The complexity of scaling explains why IT business expert Eric David Benari has said,
“Performance has very little to do with database tuning and a lot more to do with reducing database requests.”
It’s Cyber Monday 2018 at Office Depot and J. Crew.
All hands are on deck for what will be the largest single day of online shopping in U.S. history—$7.9 billion in spending.
War rooms are filled with technicians monitoring dashboards. Teams are checking competitors’ pricing. Marketing has several campaign tricks up their sleeve.

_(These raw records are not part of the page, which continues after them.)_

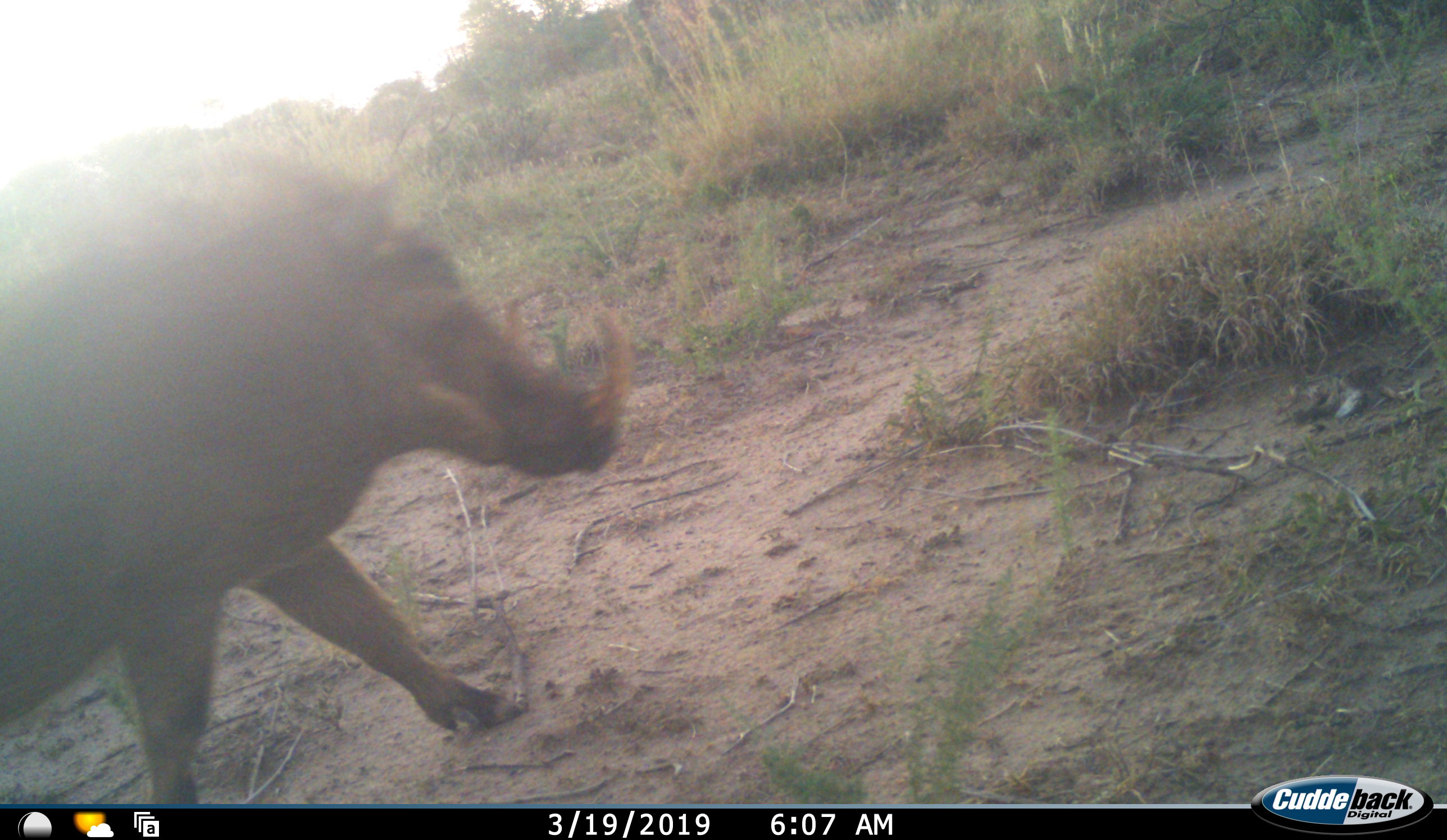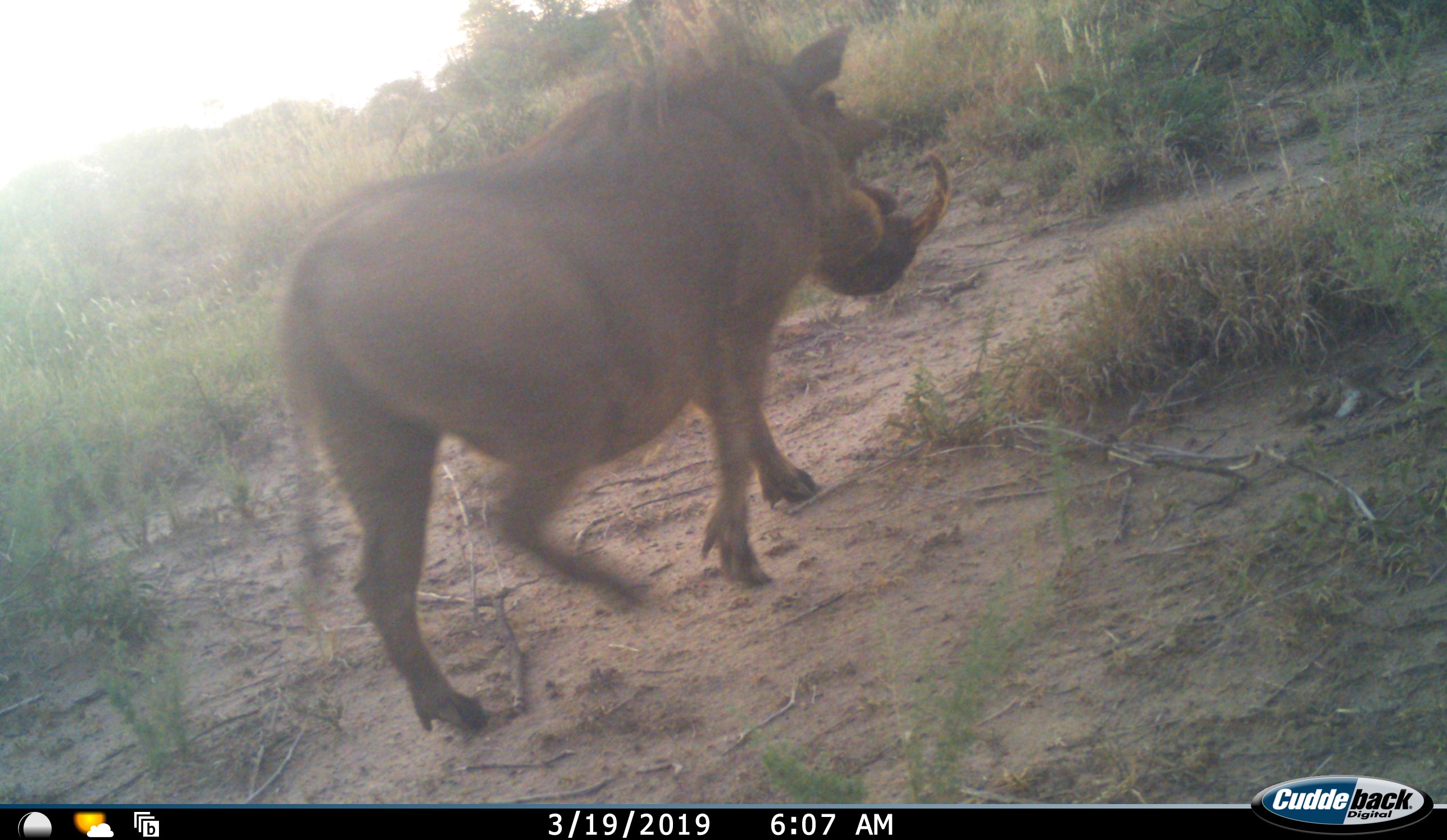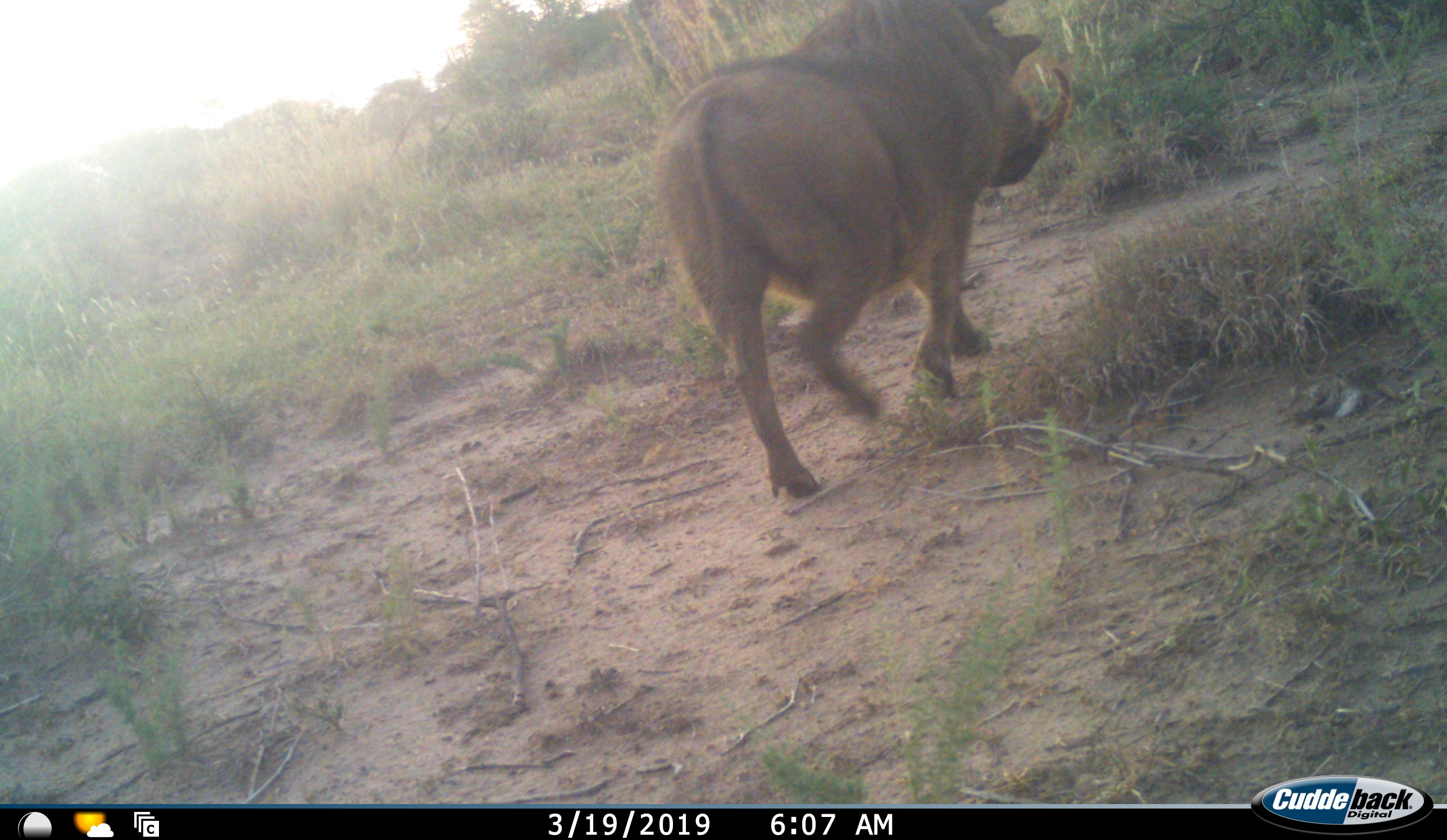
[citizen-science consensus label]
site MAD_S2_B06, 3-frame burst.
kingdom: Animalia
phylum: Chordata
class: Mammalia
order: Artiodactyla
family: Suidae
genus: Phacochoerus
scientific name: Phacochoerus africanus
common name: warthog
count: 1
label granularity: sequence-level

But when traffic comes streaming to the websites, they falter. Both show temporary error pages like this one:
Both websites suffered outages over several hours during the busy shopping day, leading shoppers to move on to competitors’ websites. Experts estimate that J. Crew’s failure during Black Friday, just a few days prior, cost the company over $700,000 in sales alone.
What went wrong?
At least with J. Crew, it wasn’t that the website was too bulky. Its Google Pagespeed was a better-than-average 85/100. Rather, as Uptrends writes, “The small page size and higher performance score tell us that most likely J. Crew is a victim of its own marketing and does not have the infrastructure to support the influx of visitors on shopping holidays such as these.”
In other words, despite attempts to scale up to prepare for the sale, performance bottlenecks took down two major online retailers during their most business-critical day of the year.

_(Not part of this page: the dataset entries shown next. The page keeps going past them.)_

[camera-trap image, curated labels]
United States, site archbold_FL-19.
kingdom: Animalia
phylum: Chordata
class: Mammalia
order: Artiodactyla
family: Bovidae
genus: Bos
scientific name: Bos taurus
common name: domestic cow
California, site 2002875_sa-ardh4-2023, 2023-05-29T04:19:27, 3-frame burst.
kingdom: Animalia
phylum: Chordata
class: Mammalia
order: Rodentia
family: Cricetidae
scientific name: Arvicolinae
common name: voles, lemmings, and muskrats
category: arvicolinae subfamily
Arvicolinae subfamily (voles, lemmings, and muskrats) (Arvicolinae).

- Scaling up servers is one step you should take to prepare your website for increased demand.
- Vertical scaling (upgrading to higher-end servers) costs increase drastically once you get to higher levels.
- Horizontal scaling (connecting many smaller servers) is cheaper in terms of hardware costs but brings immense complexity in combining all the servers into a unified system that requires specialized—and expensive—personnel to manage.
- Scaling your website involves much more than just increasing server capacity, but when you scale your website you run into problems of search, concurrency, consistency, and speed.
- Server scaling does not address website bottlenecks like payment gateways. It takes a holistic strategy to build performance into a web application.
- Disregarding how difficult it is to scale servers and websites will put you at risk for failure during your busiest and most business-critical sales.
Scaling up your website is a natural first step in handling growing demand. But understand there are limits. Hopefully, this blog has helped explain in layman’s terms why server scaling, autoscaling, and application scaling are not as easy as they might otherwise seem.